The Box: It’s a [White] People Thing
Befuddled. That’s the word I would use to describe my efforts to understand where Yascha Mounk is coming from in The Identity Trap. On the one hand I weighed his personal background: his mother lost most of her family in the Holocost, he became a teenage activist noting Germany’s lack of support of refugees, and called out his country’s passive stance on Crimea. I imagined these highlights of his lived experience were foundational in his journey to pursue his studies and ultimately his career as an academic and scholar. So how did he crossover the bridge in this ideology to a place that discounts fundamental concepts of identity development?[1] Perhaps because it is cradled in American Whiteness. [2] I don’t have enough word count to get into this thing called “Whiteness” so I’ll just add a footnote to the best description I’ve found this week. [3] Or perhaps it’s purely an intellectual exercise and not a practical tool (unless can can be weaponized, which is the opposite of what Mounk suggests.) Surely, this trap is more than just something to think about and I suppose it is in certain circles, but rarely for those who are most impacted by the trap. [4] I mention these options of perspective to establish foundational understanding related to why this book pissed me off: White people just don’t get this whole racial “identity” thing, for whatever reason.
Like Mounk, my early life experience guided future paths. What’s different? Living as a person of color in a world of Whiteness. Fifty years prior to the current “wokeness” I grew up as the only Black in an all-white town. I escaped Oregon whiteness to Oakland, CA to earn my bachelors in Communications with a minor in Ethnic Studies. Went on to get a master’s at an Ivy League institution researching the social construction of race in America. Spent years working in departments related to “diversity” or “multiculturalism.” Decades later we’ve added letters to some and new acronyms for others. Diversity has grown to DEIB (Diversity, Equity, Inclusion and Belonging), gay or lesbian has become LGBTQIA+, and gender is now a pronoun integrated into conversations we have everyday. Now, I’m researching a doctoral related to “us” in relation to “them,” as it relates to healing and wellness, while fearing I’m pigeon-holing myself into a field that is mentally and emotionally exhausting with little reward and minimal impact. And still, I’m here.
I write all this so that you (mostly white readers,) might believe that I have some level of expertise parallel to Mounk. I could ask you to just “trust me” when I say I’ve done more than merely observe or study. Yet, I know how important it is for white folks to have the right degree in the right study to be taken seriously which is why I have used so much of my word count to justify both experience and study. Was this necessary? Maybe not, if I didn’t live in America where I have to prove myself. Or teach my children to do the same.

_What the exercise asks_:
Answer these questions about the essay:
1. What did Mounk's mother lose in the Holocaust?
2. In which city did the writer earn a bachelor's degree, and in what major and minor?
3. What does DEIB stand for?

_Available data_:
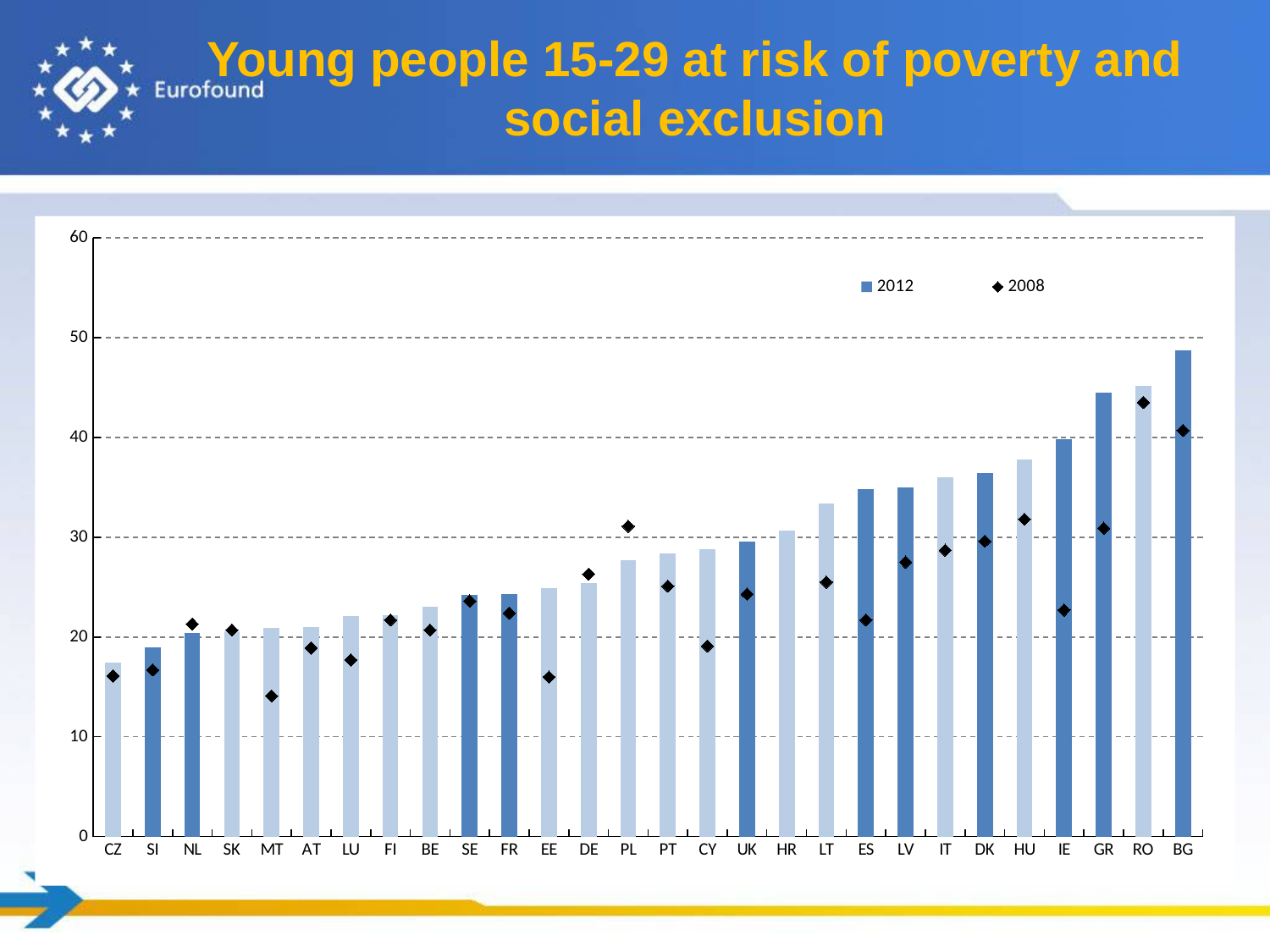
Which country has the highest 2012 bar? BG Do the 2012 bars generally rise or fall from left to right along the x axis? rise How many countries are shown along the x axis? 28 Which series is shown with diamond markers according to the legend? 2008 Which country has the lowest 2008 marker? MT What kind of chart is shown on the slide? bar chart For PL, which is larger: the 2012 bar or the 2008 marker? 2008 Which country has the lowest 2012 bar? CZ Is the 2012 value for DK greater or less than 30? greater Is the 2012 value for BG greater or less than 40? greater How many series does the legend list? 2 Is the 2012 value for CZ greater or less than 20? less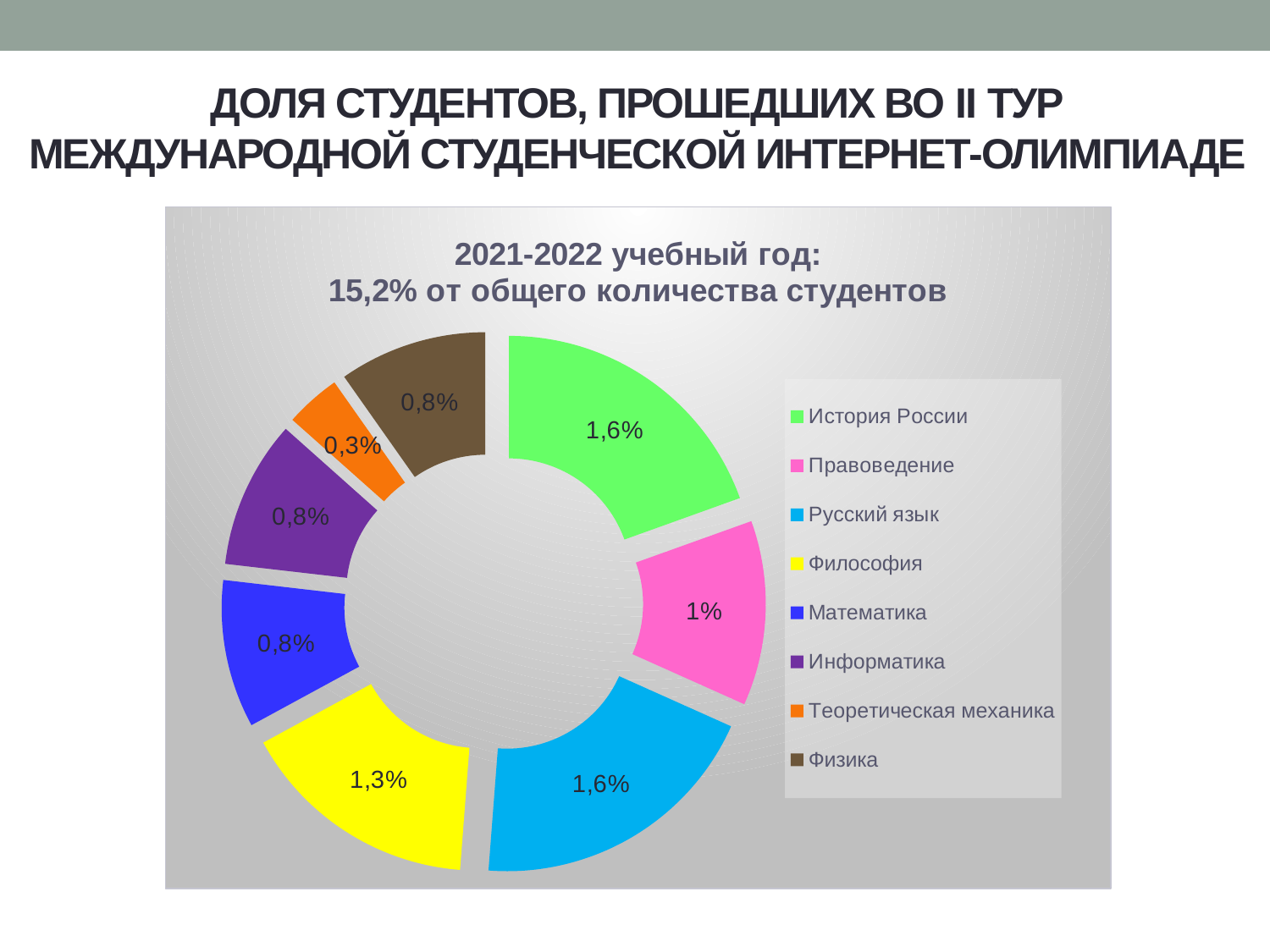
What is the value shown for Философия? 1,3% Which category has the lowest value in the chart? Теоретическая механика What is the difference between the values for Философия and Правоведение? 0,3% What is the value shown for Правоведение? 1% How many categories does the chart show? 8 What kind of chart is shown on the slide? doughnut chart Which is larger, the value for Философия or the value for Математика? Философия What is the value shown for История России? 1,6% What is the difference between the values for Русский язык and Физика? 0,8% What is the value shown for Теоретическая механика? 0,3% What is the value shown for Математика? 0,8% What is the title of the chart? 2021-2022 учебный год: 15,2% от общего количества студентов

_The answer_:
1. Most of her family.
2. Oakland, California; a major in Communications and a minor in Ethnic Studies.
3. Diversity, Equity, Inclusion and Belonging.